Question

(A) Using the phenomenon of polarization, show how transverse nature of light can be demonstrated.
(B) Two polaroid ${P_1}$ and ${P_2}$ are placed with their pass axes perpendicular to each other. Unpolarised light of intensity ${I_0}$ is incident on ${P_1}$ . A third polaroid ${P_3}$ is kept in between ${P_1}$ and ${P_2}$ such that its pass axis makes an angle $30^\circ $ with ${P_1}$ . Determine the intensity of light transmitted through ${P_1}$ , ${P_2}$ and ${P_3}$.

Answer 1

Hint: Polarization of light is a phenomenon where the transverse waves vibrate in a direction perpendicular to the direction of light. The motion remains in a constant direction perpendicular to the plane of vibration. Some material used as a polarizer is Nicol prism.

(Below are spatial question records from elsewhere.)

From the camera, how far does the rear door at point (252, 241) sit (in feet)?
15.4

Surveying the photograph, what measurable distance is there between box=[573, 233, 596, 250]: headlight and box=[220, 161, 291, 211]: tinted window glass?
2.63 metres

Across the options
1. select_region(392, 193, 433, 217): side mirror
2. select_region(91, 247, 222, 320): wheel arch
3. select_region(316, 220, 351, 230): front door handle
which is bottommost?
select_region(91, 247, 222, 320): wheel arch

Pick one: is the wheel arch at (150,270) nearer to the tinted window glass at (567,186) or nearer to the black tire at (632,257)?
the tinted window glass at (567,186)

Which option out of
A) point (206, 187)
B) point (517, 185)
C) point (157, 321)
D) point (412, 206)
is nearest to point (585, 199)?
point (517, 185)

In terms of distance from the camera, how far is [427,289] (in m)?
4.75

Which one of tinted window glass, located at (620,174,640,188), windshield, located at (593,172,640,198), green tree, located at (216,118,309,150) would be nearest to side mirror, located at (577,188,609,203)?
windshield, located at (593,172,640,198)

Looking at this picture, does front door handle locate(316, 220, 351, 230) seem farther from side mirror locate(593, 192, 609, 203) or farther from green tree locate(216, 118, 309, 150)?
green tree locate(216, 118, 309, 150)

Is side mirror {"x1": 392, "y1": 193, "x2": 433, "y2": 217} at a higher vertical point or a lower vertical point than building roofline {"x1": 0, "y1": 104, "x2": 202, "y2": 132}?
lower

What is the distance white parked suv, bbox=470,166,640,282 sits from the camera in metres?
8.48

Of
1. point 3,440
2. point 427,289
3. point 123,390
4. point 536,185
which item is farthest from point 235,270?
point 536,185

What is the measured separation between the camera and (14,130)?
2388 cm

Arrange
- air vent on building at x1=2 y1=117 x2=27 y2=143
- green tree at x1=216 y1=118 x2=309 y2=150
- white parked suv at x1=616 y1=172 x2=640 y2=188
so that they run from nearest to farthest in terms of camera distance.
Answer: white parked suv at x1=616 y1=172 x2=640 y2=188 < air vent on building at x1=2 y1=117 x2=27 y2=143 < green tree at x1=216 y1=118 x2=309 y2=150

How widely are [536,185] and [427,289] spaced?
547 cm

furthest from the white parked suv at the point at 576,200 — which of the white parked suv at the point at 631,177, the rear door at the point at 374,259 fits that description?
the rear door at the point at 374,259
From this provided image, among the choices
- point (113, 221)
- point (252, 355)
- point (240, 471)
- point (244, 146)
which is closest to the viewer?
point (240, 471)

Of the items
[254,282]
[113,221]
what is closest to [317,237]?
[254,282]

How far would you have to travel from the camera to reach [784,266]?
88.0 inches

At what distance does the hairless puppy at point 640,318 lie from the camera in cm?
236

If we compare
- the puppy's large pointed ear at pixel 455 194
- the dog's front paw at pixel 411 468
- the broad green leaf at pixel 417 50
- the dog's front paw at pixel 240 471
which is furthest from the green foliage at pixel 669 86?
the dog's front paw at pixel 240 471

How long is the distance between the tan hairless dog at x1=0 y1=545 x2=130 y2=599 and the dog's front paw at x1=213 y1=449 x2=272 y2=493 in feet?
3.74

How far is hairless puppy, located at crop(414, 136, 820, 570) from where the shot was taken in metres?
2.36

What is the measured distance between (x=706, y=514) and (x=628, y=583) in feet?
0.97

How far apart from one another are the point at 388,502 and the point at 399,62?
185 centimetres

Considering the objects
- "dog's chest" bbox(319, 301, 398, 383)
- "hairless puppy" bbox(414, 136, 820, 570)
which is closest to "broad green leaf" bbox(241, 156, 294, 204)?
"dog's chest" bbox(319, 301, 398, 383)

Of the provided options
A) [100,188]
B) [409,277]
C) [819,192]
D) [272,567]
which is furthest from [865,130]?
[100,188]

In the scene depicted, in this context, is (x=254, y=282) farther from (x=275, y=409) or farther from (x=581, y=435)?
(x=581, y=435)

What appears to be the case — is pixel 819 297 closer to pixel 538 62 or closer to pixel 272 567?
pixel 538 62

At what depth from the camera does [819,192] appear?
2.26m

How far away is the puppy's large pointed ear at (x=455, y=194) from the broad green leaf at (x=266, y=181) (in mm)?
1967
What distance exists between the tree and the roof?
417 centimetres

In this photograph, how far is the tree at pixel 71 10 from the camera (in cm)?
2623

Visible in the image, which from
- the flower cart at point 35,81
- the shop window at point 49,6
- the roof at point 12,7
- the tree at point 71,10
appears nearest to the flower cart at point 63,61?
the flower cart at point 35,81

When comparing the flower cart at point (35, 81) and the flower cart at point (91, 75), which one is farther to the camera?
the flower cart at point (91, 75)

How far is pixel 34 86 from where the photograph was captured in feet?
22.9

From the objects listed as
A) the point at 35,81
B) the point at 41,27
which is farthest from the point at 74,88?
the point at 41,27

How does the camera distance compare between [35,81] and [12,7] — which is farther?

Complete step by step solution:
A) Light is mixtures of waves vibrating in all directions but when polarized, the vibration remains constant in one direction.

The above diagram demonstrates how a transverse light is converted to polarised light, the material used is a polariser which allows only perpendicular vibrated light to pass through it and eliminate every other light which transverse in in other direction other than perpendicular plane. In the first diagram the transverse light is polarised twice to filter out the remaining unpolarized light so that the output light is pure polarised light.
In the second diagram when the polariser is kept inclined to the plane no light passes through it as the polarised light cannot pass the inclined polariser since they transverse in only perpendicular direction.
Given:
${P_1}\& {P_2}$ are kept perpendicular to each other.
Another polaroid ${P_3}$ is kept between ${P_1}\& {P_2}$ such that ${P_3}$ is making an angle $30^\circ $ with ${P_1}$ .
The required ${I_0}$ can be calculated as follows:
As Malus law states that the intensity of a beam after passing a polariser becomes half of the original intensity i.e. $I = \dfrac{{{I_0}}}{2}$
So, when the light pass through ${P_1}$ , the original intensity will be reduced to half of its value i.e. ${I_1} = \dfrac{{{I_0}}}{2}$.
The intensity of polarized light passing through an inclined polariser of angle $\theta $ becomes $I = {I_0}{\cos ^2}\theta $.
When ${I_1}$ pass through ${P_3}$ , the intensity will become
$\Rightarrow I = \dfrac{{{I_0}}}{2}{\cos ^2}30^\circ $
i.e. \[I = \dfrac{{{I_0}}}{2}{(\dfrac{{\sqrt 3 }}{2})^2}\]
which gives $I = \dfrac{{3{I_0}}}{8}$
The above intensity will again pass through ${P_2}$ and the final intensity will be obtained as:
$\Rightarrow I = \dfrac{{3{I_0}}}{8}{\cos ^2}60^\circ $
i.e. $I = \dfrac{{3{I_0}}}{8} \times \dfrac{1}{4}$
which gives $I = \dfrac{{3{I_0}}}{{32}}$
Therefore, the above intensity is the required final intensity.

Note: Polarizer plays an important role in nature and some small creatures like bees and ants are able to sense polarized light and they orient themselves in the direction of blue lights. Phenomenons of polarised light are used in photography, LCD etc.